──────── Dataset records

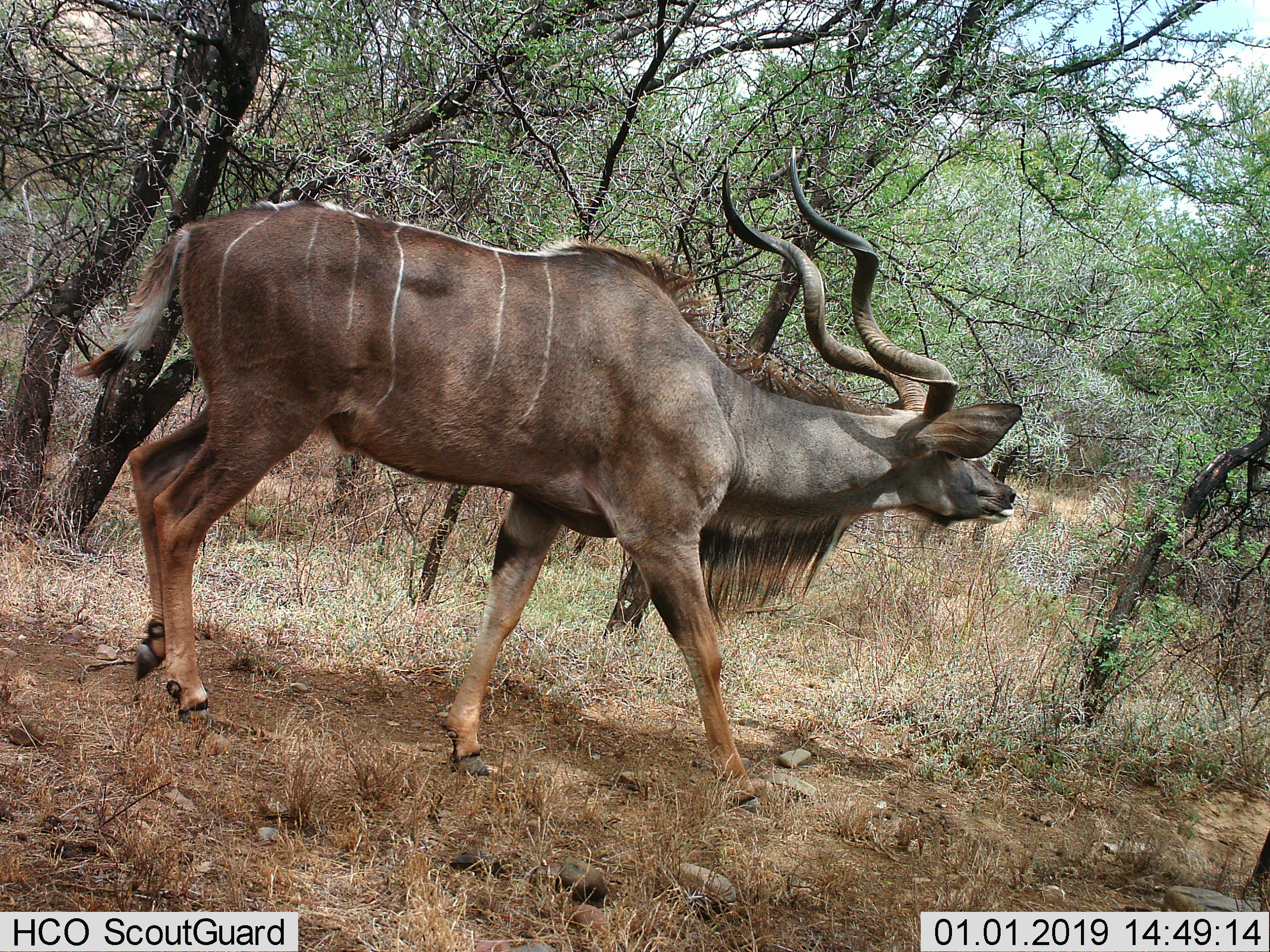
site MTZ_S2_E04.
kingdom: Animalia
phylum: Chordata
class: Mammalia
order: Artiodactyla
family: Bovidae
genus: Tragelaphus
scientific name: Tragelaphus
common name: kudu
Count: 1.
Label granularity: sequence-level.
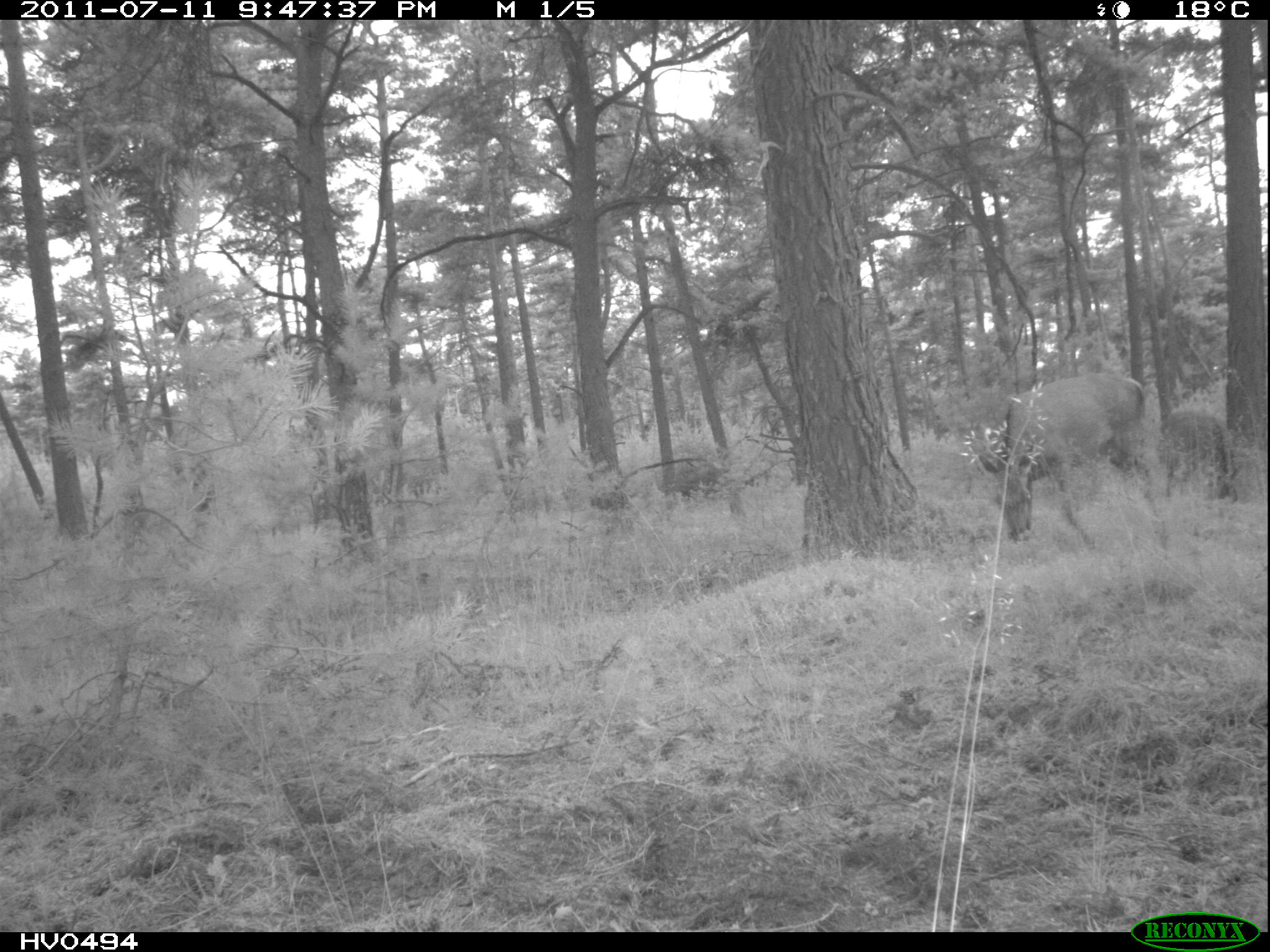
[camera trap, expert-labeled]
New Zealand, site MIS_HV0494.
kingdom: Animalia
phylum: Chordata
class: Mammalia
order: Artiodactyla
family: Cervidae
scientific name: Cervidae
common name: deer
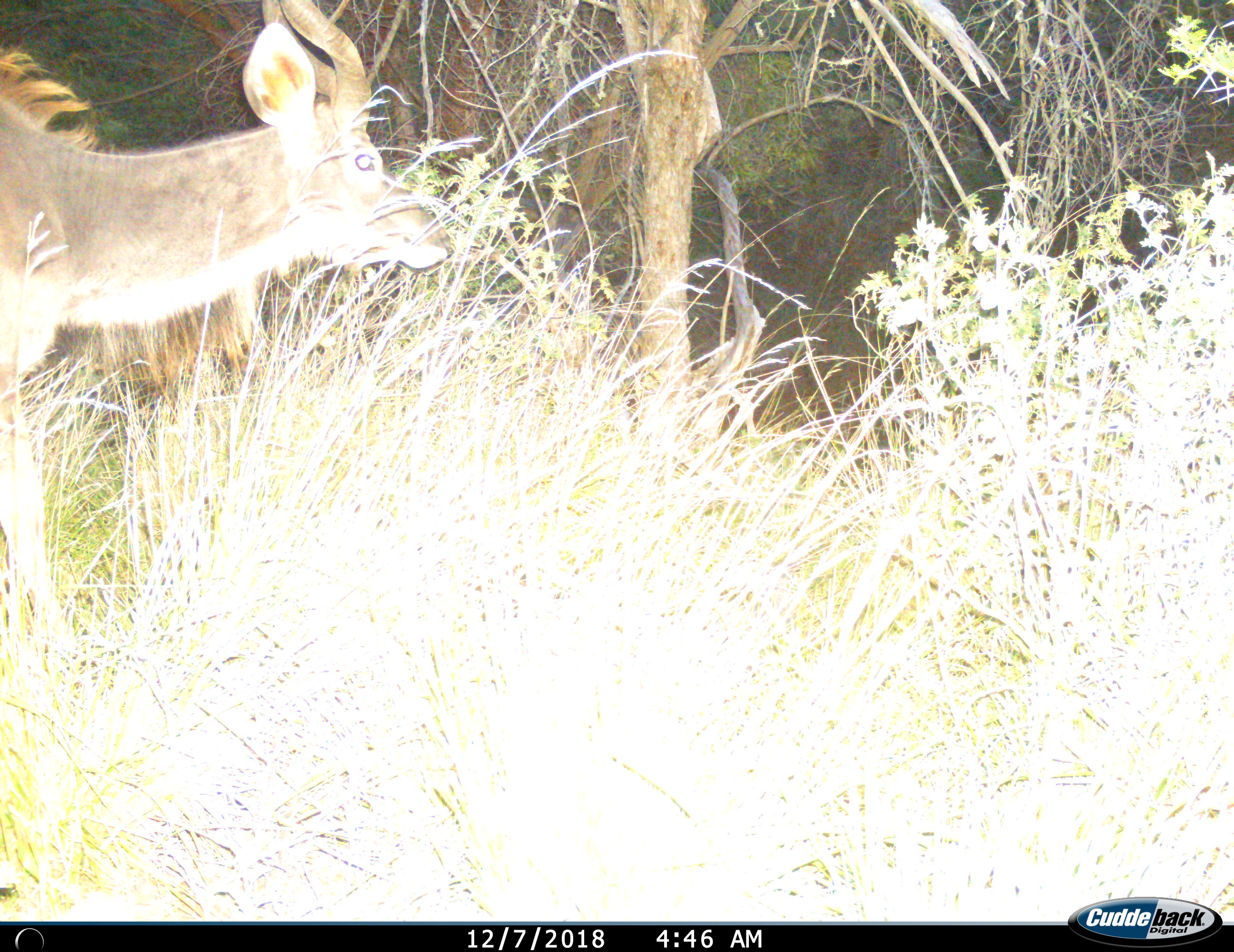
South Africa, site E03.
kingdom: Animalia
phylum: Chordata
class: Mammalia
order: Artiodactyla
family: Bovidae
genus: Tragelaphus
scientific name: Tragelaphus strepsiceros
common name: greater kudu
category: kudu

────────────────

Problem:
Repeat the entries exactly. Any picture is to be left out.

Exercise output:
site MTZ_S2_E04.
kingdom: Animalia
phylum: Chordata
class: Mammalia
order: Artiodactyla
family: Bovidae
genus: Tragelaphus
scientific name: Tragelaphus
common name: kudu
Count: 1.
Label granularity: sequence-level.
[camera trap, expert-labeled]
New Zealand, site MIS_HV0494.
kingdom: Animalia
phylum: Chordata
class: Mammalia
order: Artiodactyla
family: Cervidae
scientific name: Cervidae
common name: deer
South Africa, site E03.
kingdom: Animalia
phylum: Chordata
class: Mammalia
order: Artiodactyla
family: Bovidae
genus: Tragelaphus
scientific name: Tragelaphus strepsiceros
common name: greater kudu
category: kudu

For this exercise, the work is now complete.